Boris-Evelson By Boris Evelson

I just came back from an exciting week in Orlando, FL, shuttling between SAP SAPPHIRE and IBM Cognos Forum conferences. Thank you, my friends at SAP and IBM for putting the two conferences right next to each other (time- and location-wise), and for saving me an extra trip!

Both conferences showed new and exciting products and both vendors are making great progress towards my vision of “next generation BI”: automated, pervasive, unified and limitless.  I track about 20 different trends under these four categories, but there’s a particular one that is especially catching my attention these days. It went largely under covers at both conferences, and I was struggling with how to verbalize it, until my good friend and peer, Mark Albala, of, put it in excellent terms for me in an email earlier today: it’s all about “pre-discovery” vs. “post-discovery” of data.

We can debate endlessly the pros and cons of traditional row oriented RDBMS vs. newer DBMS architectures specifically designed for BI and OLAP (like columnar – Sybase IQ, Vertica, Paraccel,  inverted index – Microsoft FAST Search, Endeca, Attivio, tokenized – illuminate, and in-memory analytical DBMS – TIBCO Spotfire, QlikTech) – and I had lots of fun doing that on the DM Radio show last Thursday!  One thing, however, remains undisputed: traditional RDBMS and OLAP architectures require pre-discovery of data, aka data integration and data modeling. No matter how much flexibility and richness we think we built into out relational or multidimensional data models, they are still only as good as our initial design. If we did not anticipate the types of questions that would be asked of our application in the future, no fixed relational or multidimensional data models will be able to help us.

But the world moves way too fast on us. For example, the methodology behind economic capital calculation in the financial services industry, according to Basel II requirements, may change on a weekly, sometimes even on a daily, basis due to regulatory and competitive pressures. No traditional data models and BI tools can keep up with such furiously quickly changing requirements. As a result, one of our recent surveys found that more than half of the respondents did not have most of the information they were looking for in their BI applications, and close to two thirds relied on IT for new BI requests.

What’s the answer? There are many, but one partial answer is post-discovery, rather than pre-discovery of data. For example, an inverted index DBMS from Attivio, or a tokenized data store from illuminate, or in-memory models from TIBCO Spotfire and QlikTech just need you to index or loading data "as is", not really requiring any modeling up front. And because all of these technologies can indeed cross reference every attribute with every other attribute (it's an index!), a virtual data model is created on the fly simply by virtue of asking it a question. Gone are the days of having to analyze your requirements, document your requests, work with IT to make it happen – a process that often takes weeks or months.
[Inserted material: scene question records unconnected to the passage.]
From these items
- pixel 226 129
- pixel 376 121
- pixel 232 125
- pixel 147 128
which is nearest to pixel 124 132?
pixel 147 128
Sounds good? It does, but this is obviously not a BI panacea. Yet. I do not think we will see a mass conversion to these analytical engines that allow for post-discovery of information and data models in the short term. Why?

  • Many challenges still remain with these technologies such as lack of operational BI (you typically need to reload entire model or rebuild entire index to make updates), administration (partitioning, and modular backup and restore are not easy tasks with index DBMS today), and other mission critical, production features of large enterprise DBMS.
  • All these new technologies still rely on someone else doing all of the upfront leg work to integrate, reconcile and cleanse the data. There is no magical work around the hard work of planning, designing and implementing data quality and master data management processes and applications.

How’s all this related to SAP and IBM, you ask? Simple.

  • SAP is heavily promoting its guided searchengine – Explorer – previously known as Polestar. It’s a similar index to Endeca and Microsoft FAST Search, capable of allowing BI users discovering answers to previously unplanned questions. Unlike Attivio, though, Explorer still requires an underlying data model, either in the form of Business Objects Universe or SAP BW, but because under the covers it uses the SAP TRex index engine, the right technology is there, and it’s a huge step in the right direction for SAP.
  • IBM is also leading the market here. While its Cognos GoSearch product allows for some guided exploration too, it’s the acquisition of Exeros a couple of weeks ago that gives IBM unique capabilities (with some competition from Composite Software and Sypherlink) to post-discoverdata, data relationships and continuously update data models and data content based on the newly discovered information. I can't wait till IBM comes up with a fully automated way to update the data model, Cognos Framework Manager, and Cognos reports and dashboards based on a source system change!

This is yet another proof – and I’ll never get tired of saying this – that BI market is as vibrant, exciting and far from commoditization as ever!